#### EXTRACT:

10 most important eReader developments in the rest of 2010

It’s fun to wonder what the biggest eReader developments for the rest of 2010 will be. Here are the 10 developments that, in my opinion, would have the most impact.

Potential new Kindle for Christmas

This is wild speculation – and yet, if Amazon releases a super Kindle or a color Kindle for Christmas that wins it the holiday season then Amazon would get a death grip on the dedicated eReader market.

Amazon’s first option is to create a game changing new super Kindle that has one or more killer features that absolutely destroy the competition (color, an absolutely brilliant new screen, dual-mode screen, flexible touch-screen). This combined with the Kindle Store and the Kindle service (WhisperNet, free browsing, etc.) would make the Super Kindle the clear #1 option. It would also entice more casual readers to buy the Kindle as they could get over non-reading related objections such as the lack of color and the lack of touch.

The second option is to create a multi-purpose Kindle (in addition to the dedicated Kindles) that takes on multi-purpose devices directly. The default reading app would be Kindle for Kindle (perhaps the new Kindle should be called Kindle Impure) and Amazon would lock in ebook revenue from casual readers. Strategically, it’s the most effective approach to counter the iPad (though an expensive one) as it changes the Kindle vs iPad conversation to - Kindle Impure vs iPad if you want a multi-purpose device and Kindle vs Nook if you want a reading focused device.

The third option is to ensure that Kindle 3, software updates, and service updates are enough to keep the Amazon Kindle the #1 reading option for readers. This is the riskiest strategy as Amazon risks losing casual customers to multi-purpose devices and also faces the risk that B&N or Sony release a super Nook or a very impressive new Sony Reader and that new eReader becomes the #1 eReader for the holiday season.

eBooks hitting 15% of Book Sales Revenue

eBooks were 2.84% of the market a year ago, now they’re 8.48%, and they are probably going to keep growing.

If they hit 10% by the end of the year it’ll be a landmark event – though not important enough to be #2 on this list. The really big event would be if they could hit 15% market share by end of the year. That would really shake things up.

#### REQUIREMENTS:
1. According to the eReader post, what share of the market did eBooks hold a year ago?
2. Carry on the eReader post from the end of its last sentence, in the same voice.
The listing has no connection to the eReader post.

#### SUPPLIED INFORMATION:
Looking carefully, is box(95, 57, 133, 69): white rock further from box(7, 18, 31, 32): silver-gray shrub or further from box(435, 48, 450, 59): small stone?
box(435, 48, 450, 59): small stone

#### FINAL ANSWERS:
1. 2.84%

2.
Authors are making only 8 to 15% from physical books. They are making 25% or so from ebooks when they are signing over rights to Publishers. With the Kindle Store they can make as much as 70% by going solo. Compare 15% of 85% (physical books, 12.75% of book sales revenue) with 70% of 15% (ebooks, 10.5% of book sales revenue) and you realize the difference isn’t that much.

When ebooks hit 15% of the market Authors start making almost as much from ebooks as they do from physical books.

Authors will start wondering a lot more about a world where it’s all ebooks and they can get 70% or even 50% of book sales revenue rather than the current 15%.

At that point something will change – Authors will either decide to start focusing a lot more on ebooks or they will rebel and force Publishers to give them more from both ebooks and books.

Google Editions

Much like Judge Chen (who’s making the settlement decision) everyone seems to have forgotten about Google Books and Google Editions.

Its arrival is going to be a seismic event – It’ll be the first time that another eBook store has more new books than the Kindle Store. In fact, Google are claiming 2 million new books. Sony is probably going to make Google Editions its main store, the Nook supports ePub (there’s also the browser option), and there will be an iPhone App.

We’ll also see Google Editions’ model of read from any browser work well and they’ll make Google Editions the default option for Android and the 1st search result for every book search. It’s going to be huge and if the rumored Google Tablet arrives before end of the year it’ll provide another channel on which Google can set Google Editions as the default.

If the Book Settlement is approved then it also leaves Google as the only (for now) store with orphaned works. People don’t seem to realize just how big of an advantage that would be.

iPad Mini

We have to go through this with every Apple product release – The supposed death of eReaders.

Will the iPad Mini succeed where the iPhone and iPad have failed? Will people prefer to read their books on a LCD screen because it has color and animations and videos and more pixels and is sprinkled with magic pixie dust?

This is mostly important because it leads to more ebooks bought by people who would never buy a dedicated eReader and less ebooks bought by people who buy the iPad Mini instead of a dedicated eReader.

It also weeds out the smaller eReader companies and forces eReader companies to improve their products and the value for money they offer. It’s great for readers.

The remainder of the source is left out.